El resveratrol y la quercetina, moléculas presentes de forma natural en numerosos alimentos y bebidas de origen vegetal como la uva, el vino, la cebolla, y la manzana, entre otros, han demostrado, además de otros efectos beneficiosos para la salud, cierta capacidad para reducir la grasa corporal. Los experimentos realizados a un grupo de ratas alimentadas con dieta rica en grasa y azúcar demuestran que la administración de una combinación de estos dos compuestos induce un efecto del tejido adiposo blanco que contribuye a la reducción de peso.RESVERATROL Y QUERCITINA

Los trabajos realizados por el grupo Nutrición y Obesidad de la Universidad del País Vasco (UPV), integrado en el Centro de Investigación Biomédica en Red-Fisiopatología de la Obesidad y Nutrición (CIBERobn), publicados en varias revistas, revelan que la administración de una combinación de resveratrol y la quercetina induce un efecto conocido como ‘marronización’ del tejido adiposo blanco en un grupo de ratas alimentadas con dieta obesogénica (rica en grasa y azúcar).

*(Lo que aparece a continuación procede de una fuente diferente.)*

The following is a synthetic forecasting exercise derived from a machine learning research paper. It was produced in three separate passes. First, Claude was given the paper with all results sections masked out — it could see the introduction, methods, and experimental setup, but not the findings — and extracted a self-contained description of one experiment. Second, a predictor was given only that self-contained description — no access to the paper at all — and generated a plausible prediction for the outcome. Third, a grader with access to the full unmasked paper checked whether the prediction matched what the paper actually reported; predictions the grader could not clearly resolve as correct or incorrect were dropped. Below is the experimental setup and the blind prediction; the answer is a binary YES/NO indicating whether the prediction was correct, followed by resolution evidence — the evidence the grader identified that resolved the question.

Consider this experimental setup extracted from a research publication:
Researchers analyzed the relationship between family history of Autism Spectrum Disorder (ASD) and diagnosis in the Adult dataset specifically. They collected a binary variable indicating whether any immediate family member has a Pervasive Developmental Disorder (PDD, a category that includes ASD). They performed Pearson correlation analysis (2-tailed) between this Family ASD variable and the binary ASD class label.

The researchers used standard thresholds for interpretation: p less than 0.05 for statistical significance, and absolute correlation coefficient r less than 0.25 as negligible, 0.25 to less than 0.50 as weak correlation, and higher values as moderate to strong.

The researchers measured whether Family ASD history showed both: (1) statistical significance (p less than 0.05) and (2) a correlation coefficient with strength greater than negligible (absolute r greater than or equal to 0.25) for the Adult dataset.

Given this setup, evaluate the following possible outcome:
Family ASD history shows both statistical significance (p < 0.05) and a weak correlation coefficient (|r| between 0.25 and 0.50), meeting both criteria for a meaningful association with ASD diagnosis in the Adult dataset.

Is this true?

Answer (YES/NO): NO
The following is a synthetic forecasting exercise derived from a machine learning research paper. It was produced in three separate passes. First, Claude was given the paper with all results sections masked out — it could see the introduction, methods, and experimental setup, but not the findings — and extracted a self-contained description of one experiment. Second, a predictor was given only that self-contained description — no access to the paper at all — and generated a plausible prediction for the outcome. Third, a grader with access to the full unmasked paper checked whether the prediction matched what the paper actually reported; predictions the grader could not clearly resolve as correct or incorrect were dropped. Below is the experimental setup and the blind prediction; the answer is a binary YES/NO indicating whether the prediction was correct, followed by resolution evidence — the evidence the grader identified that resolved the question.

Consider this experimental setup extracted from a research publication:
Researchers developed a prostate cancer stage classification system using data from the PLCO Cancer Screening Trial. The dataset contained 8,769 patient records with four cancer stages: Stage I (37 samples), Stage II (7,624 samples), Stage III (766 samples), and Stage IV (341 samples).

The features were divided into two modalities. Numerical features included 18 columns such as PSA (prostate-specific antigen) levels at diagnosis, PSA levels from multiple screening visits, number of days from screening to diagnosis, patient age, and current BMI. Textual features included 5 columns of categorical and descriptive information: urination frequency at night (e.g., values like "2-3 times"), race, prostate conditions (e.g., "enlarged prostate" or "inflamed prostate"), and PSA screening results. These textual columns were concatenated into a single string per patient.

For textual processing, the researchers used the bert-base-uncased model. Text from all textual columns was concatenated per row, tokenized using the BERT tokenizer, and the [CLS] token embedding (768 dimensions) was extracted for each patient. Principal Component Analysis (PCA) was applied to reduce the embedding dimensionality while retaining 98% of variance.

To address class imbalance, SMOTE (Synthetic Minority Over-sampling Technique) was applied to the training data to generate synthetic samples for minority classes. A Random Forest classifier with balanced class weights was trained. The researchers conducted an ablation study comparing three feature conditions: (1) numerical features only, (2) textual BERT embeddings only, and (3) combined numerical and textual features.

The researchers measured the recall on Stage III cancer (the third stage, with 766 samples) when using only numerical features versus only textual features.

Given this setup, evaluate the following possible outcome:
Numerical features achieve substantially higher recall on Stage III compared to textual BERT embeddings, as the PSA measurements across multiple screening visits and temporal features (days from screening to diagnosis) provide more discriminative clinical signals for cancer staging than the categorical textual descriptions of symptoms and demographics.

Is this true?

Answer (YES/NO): YES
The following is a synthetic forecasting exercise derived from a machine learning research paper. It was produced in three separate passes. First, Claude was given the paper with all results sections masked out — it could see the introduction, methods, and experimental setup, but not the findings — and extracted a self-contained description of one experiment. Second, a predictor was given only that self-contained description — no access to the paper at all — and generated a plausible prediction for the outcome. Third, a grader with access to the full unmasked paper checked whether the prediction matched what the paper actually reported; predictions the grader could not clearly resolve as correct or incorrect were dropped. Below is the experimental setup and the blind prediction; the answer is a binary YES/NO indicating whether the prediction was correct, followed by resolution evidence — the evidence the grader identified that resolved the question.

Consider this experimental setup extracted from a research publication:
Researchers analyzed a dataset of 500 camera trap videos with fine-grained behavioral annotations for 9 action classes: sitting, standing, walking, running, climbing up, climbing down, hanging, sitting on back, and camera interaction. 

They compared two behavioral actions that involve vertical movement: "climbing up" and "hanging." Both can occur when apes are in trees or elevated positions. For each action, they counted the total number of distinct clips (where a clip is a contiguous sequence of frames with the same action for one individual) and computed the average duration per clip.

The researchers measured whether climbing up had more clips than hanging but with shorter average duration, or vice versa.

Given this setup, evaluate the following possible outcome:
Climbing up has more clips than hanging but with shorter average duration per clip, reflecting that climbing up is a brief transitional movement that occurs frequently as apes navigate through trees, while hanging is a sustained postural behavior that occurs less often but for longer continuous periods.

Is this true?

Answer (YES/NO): YES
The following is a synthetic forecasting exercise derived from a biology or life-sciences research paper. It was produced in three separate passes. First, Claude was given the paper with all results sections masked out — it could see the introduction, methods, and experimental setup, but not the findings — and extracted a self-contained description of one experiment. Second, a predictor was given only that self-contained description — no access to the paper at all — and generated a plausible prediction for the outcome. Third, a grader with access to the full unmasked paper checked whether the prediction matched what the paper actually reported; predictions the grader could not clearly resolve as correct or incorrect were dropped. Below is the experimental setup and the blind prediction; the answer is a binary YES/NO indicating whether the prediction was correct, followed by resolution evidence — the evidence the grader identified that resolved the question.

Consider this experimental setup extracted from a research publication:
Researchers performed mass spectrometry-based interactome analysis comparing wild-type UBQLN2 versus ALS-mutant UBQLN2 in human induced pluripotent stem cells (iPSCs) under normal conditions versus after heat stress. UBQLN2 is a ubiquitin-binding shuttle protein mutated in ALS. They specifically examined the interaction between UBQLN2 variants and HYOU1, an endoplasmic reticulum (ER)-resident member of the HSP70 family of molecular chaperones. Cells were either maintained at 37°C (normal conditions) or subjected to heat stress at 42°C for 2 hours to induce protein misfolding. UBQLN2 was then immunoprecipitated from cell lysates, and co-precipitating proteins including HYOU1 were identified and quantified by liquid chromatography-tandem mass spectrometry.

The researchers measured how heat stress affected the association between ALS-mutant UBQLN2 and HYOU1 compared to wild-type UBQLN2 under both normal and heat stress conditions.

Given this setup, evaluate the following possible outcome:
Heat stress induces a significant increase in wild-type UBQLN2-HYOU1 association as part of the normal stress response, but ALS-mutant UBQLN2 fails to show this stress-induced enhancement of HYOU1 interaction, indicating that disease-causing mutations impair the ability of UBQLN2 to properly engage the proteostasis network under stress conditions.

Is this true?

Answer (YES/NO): NO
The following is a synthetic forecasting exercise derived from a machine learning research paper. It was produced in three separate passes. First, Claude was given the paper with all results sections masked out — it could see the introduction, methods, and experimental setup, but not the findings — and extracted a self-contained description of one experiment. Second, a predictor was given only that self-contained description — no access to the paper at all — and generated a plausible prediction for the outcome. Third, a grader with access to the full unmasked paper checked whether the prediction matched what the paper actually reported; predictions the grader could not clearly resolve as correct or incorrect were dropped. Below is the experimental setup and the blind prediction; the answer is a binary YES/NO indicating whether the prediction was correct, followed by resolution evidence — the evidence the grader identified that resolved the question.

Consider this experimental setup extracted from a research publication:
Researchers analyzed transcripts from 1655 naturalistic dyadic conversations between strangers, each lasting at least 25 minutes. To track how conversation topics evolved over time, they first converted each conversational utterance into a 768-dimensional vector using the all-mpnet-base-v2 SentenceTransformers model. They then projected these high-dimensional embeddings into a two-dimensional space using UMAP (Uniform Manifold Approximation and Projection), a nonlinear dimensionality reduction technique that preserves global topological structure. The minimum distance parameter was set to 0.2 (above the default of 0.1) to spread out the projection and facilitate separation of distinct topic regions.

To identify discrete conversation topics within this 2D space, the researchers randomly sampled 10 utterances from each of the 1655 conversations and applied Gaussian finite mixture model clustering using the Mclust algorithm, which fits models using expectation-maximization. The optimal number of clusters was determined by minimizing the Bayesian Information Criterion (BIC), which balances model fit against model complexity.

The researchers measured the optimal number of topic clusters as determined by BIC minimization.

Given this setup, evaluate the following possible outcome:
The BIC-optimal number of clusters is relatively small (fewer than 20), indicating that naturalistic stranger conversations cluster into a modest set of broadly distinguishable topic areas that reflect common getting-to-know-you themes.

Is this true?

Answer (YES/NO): YES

Este efecto, además de otros observados en este mismo experimento, podría justificar y, por tanto contribuir a la reducción de peso y grasa corporal observada en este grupo de ratas.

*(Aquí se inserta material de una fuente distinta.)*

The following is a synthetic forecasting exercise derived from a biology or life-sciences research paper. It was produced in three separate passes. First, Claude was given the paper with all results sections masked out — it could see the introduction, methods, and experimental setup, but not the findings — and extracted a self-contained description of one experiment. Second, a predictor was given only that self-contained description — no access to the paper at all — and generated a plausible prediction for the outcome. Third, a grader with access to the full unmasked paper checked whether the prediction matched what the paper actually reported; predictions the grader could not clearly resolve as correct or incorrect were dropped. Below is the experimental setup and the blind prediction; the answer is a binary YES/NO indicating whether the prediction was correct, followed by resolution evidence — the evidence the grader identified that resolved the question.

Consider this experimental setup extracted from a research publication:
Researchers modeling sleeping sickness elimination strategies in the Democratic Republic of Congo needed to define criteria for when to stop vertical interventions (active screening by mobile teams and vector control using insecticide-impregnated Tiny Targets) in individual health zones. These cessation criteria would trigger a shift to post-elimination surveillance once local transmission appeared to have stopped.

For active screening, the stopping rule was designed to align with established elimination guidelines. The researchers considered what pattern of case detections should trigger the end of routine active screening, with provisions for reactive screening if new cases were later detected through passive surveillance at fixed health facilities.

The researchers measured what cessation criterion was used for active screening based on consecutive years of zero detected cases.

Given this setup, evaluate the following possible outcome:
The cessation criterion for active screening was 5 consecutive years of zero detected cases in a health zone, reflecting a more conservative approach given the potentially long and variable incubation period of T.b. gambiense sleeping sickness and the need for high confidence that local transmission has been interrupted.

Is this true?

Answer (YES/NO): NO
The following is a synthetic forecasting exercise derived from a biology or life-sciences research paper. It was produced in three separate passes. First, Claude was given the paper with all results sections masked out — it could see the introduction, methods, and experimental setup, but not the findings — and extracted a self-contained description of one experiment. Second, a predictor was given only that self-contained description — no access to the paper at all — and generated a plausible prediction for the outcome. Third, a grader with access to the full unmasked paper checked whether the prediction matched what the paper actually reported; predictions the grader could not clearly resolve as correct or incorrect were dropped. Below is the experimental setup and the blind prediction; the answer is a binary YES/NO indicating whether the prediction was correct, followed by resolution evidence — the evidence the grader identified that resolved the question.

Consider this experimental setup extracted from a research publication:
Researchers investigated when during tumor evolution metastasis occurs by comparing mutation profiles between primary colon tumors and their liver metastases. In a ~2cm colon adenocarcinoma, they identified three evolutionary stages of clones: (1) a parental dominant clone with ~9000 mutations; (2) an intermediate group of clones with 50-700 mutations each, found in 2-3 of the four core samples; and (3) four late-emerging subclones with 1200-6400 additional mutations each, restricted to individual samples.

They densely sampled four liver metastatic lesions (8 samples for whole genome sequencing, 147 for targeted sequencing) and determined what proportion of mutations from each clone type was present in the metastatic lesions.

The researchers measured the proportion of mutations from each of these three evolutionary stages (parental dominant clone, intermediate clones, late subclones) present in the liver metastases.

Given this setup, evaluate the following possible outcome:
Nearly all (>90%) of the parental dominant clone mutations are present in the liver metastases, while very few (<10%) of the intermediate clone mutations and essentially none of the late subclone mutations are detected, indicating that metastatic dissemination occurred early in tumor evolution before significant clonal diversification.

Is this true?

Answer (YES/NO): NO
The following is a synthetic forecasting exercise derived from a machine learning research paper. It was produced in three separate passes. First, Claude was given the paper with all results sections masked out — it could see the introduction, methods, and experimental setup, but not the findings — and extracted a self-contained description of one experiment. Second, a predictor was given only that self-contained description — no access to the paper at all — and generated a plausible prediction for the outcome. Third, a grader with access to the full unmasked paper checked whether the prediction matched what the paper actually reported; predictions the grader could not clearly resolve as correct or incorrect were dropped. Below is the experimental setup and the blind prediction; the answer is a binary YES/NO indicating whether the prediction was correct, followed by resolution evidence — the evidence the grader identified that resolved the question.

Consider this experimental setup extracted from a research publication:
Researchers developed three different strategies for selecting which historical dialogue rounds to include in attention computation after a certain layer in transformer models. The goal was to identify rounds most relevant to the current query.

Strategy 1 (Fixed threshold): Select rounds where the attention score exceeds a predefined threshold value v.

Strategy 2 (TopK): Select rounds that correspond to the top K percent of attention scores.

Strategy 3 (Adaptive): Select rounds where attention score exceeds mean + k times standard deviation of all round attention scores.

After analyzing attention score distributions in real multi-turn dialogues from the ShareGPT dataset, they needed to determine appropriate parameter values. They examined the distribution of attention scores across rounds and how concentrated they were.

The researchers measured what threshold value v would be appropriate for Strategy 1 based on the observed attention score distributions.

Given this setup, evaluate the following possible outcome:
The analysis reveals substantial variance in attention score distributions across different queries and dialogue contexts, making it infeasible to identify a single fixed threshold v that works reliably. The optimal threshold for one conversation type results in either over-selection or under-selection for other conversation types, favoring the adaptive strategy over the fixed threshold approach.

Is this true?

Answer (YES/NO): NO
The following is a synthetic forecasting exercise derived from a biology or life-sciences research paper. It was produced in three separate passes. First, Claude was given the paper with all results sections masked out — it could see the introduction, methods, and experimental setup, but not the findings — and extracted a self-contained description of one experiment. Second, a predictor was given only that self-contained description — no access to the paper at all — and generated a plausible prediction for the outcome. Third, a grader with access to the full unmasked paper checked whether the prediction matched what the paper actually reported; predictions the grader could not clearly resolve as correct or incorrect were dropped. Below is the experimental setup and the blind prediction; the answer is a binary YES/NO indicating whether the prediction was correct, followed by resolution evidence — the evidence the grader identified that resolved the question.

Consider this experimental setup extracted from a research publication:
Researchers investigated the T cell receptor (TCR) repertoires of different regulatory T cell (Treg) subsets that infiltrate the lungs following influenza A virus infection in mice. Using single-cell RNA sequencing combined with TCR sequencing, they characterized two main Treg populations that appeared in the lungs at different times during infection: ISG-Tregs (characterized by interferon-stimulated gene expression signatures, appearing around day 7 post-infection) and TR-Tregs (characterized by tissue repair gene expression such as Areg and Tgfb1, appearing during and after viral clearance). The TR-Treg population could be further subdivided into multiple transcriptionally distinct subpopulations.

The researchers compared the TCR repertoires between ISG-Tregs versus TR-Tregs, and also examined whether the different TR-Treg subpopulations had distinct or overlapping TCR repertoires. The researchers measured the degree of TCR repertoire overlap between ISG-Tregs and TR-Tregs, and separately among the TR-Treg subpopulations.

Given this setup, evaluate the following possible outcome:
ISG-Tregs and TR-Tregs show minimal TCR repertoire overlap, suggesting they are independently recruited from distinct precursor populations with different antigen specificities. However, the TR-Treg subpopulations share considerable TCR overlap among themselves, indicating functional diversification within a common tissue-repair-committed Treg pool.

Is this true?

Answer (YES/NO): YES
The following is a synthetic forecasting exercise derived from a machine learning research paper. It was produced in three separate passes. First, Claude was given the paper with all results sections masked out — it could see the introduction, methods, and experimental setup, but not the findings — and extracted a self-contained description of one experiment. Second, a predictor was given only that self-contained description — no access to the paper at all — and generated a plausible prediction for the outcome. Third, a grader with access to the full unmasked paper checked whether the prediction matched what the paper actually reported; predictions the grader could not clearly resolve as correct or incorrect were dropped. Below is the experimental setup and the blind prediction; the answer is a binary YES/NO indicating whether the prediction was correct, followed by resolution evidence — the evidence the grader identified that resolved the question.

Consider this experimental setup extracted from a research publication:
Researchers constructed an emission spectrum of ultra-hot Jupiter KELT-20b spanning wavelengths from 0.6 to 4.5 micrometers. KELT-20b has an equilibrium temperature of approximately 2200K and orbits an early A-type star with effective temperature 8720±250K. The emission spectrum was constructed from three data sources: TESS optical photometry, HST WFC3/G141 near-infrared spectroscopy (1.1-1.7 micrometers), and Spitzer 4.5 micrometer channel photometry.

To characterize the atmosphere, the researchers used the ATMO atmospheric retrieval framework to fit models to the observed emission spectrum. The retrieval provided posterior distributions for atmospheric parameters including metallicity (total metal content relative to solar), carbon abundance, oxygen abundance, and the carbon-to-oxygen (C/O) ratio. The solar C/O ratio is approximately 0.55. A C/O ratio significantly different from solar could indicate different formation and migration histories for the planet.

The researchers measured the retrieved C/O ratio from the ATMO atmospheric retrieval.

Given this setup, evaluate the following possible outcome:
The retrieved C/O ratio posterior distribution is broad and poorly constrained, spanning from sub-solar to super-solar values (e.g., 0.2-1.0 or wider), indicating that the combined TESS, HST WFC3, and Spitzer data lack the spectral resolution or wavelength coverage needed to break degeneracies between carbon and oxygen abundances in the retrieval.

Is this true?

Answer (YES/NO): NO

El tejido adiposo marrón es un tejido graso que hasta hace no mucho se creía que solo estaba presente en niños neonatos y animales hibernantes. Este tejido se encarga de disipar la energía en forma de calor para mantener la temperatura corporal (en lugar de almacenarla como sucede con el tejido adiposo blanco), proceso conocido como ‘termogénesis’.

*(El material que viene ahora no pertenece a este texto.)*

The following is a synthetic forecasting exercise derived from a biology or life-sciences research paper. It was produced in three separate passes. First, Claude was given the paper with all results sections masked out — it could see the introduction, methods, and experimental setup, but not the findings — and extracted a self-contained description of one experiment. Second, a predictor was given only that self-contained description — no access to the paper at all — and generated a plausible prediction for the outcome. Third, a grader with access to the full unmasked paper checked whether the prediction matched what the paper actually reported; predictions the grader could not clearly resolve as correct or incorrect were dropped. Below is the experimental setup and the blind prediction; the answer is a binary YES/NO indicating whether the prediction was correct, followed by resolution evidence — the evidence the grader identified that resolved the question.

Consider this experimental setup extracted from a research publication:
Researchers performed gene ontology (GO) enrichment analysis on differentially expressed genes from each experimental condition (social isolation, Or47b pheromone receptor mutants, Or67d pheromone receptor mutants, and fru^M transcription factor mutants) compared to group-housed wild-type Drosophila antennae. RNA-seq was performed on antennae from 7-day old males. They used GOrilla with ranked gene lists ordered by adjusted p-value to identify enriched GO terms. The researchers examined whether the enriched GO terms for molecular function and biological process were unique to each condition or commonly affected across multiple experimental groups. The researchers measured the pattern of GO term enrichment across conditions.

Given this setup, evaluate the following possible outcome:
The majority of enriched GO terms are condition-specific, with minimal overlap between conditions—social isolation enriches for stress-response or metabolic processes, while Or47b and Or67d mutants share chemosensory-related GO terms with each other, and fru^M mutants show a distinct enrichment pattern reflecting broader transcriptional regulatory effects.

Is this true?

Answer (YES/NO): NO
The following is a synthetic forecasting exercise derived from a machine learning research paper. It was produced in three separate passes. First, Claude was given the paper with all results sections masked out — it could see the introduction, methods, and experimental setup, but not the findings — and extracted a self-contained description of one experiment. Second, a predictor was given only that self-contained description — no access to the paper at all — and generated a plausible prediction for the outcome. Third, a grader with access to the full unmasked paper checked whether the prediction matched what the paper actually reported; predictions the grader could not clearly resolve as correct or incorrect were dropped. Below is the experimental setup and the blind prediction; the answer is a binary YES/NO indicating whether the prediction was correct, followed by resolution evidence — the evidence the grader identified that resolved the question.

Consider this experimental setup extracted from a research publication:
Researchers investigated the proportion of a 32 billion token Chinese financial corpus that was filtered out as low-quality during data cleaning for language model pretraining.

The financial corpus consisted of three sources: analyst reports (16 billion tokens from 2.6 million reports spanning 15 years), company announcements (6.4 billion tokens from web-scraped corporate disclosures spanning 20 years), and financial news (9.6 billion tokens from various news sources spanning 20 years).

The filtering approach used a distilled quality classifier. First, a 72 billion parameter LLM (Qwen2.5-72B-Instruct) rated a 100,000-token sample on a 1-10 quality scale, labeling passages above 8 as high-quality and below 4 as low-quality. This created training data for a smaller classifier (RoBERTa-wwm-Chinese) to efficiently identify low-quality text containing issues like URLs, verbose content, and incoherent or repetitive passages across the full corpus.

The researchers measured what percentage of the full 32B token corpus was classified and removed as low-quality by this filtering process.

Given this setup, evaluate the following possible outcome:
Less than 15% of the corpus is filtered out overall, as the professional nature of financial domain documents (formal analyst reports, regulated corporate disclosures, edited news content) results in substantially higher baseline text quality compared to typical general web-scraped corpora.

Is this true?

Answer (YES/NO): NO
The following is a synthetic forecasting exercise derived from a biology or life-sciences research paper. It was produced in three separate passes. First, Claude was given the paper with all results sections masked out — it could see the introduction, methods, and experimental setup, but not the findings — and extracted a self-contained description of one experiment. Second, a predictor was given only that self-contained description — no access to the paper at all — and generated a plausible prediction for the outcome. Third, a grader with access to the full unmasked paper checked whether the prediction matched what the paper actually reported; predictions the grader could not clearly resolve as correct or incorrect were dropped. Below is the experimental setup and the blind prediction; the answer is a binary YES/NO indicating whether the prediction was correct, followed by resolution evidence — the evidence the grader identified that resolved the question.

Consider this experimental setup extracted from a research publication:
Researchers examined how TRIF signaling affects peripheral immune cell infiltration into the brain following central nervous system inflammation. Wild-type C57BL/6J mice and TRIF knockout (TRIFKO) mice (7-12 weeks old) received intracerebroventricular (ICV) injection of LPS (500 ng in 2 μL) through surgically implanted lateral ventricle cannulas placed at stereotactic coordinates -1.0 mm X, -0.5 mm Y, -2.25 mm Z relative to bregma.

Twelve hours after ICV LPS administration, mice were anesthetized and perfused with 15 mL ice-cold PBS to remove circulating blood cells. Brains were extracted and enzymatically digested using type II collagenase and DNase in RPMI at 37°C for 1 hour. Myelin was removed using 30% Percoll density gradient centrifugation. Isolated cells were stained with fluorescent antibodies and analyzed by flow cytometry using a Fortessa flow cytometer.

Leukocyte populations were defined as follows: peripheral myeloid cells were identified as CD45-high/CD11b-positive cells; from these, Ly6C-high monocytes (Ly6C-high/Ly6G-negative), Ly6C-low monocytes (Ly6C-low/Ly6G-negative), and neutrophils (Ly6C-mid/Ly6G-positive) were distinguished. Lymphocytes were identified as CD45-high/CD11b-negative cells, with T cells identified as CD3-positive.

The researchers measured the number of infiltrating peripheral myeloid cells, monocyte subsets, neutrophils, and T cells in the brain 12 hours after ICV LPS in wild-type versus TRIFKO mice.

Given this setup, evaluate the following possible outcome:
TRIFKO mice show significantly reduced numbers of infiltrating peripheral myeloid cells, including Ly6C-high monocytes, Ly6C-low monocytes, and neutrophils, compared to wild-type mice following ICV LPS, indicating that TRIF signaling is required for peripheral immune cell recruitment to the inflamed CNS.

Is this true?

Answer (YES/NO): NO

Su reciente descubrimiento también en el ser humano adulto, y la correlación inversa existente entre la cantidad de ese tejido y un menor Índice de Masa Corporal, ha despertado el interés de la comunidad científica.

Un proceso patentado

La ‘marronización’ es un proceso de reciente descubrimiento que consiste en el desarrollo de adipocitos (o células grasas) con características de adipocitos marrones en el seno del tejido adiposo blanco (llamados adipocitos ‘beige’ o ‘brite’).

Según la investigadora principal, Noemí Arias Rueda, que ha realizado su tesis sobre los efectos de la combinación de estas dos biomoléculas, la activación de este proceso podría contribuir a reducir la grasa corporal.

El efecto marronizante de esta mezcla (resveratrol y quercetina) ha sido descubierto por primera vez por el grupo de investigación al que pertenece Arias gracias a la colaboración de la Universidad de las Islas Baleares (grupo liderado por el catedrático Andreu Palou y perteneciente también a CIBERobn), lo que ha permitido patentarlo en marzo de 2015. 

Referencias bibliográficas: 

Arias N, Macarulla MT, Aguirre L, Milton I, Portillo MP. “The combination of resveratrol and quercetin enhances the individual effects of these molecules on triacylglycerol metabolism in white adipose tissue”. European Journal of Nutrition 2015.

Arias N, Macarulla MT, Aguirre L, Miranda J, Portillo MP. “Liver delipidating effect of a combination of resveratrol and quercetin in rats fed an obesogenic diet”. Journal of Physiology and Biochemistry 2015.

Patente: ‘Composiciones y usos en la activación de la termogénesis’. N/Ref.:ES2654.6. Publicada en el Boletín Oficial de la Propiedad Industrial, marzo 2015.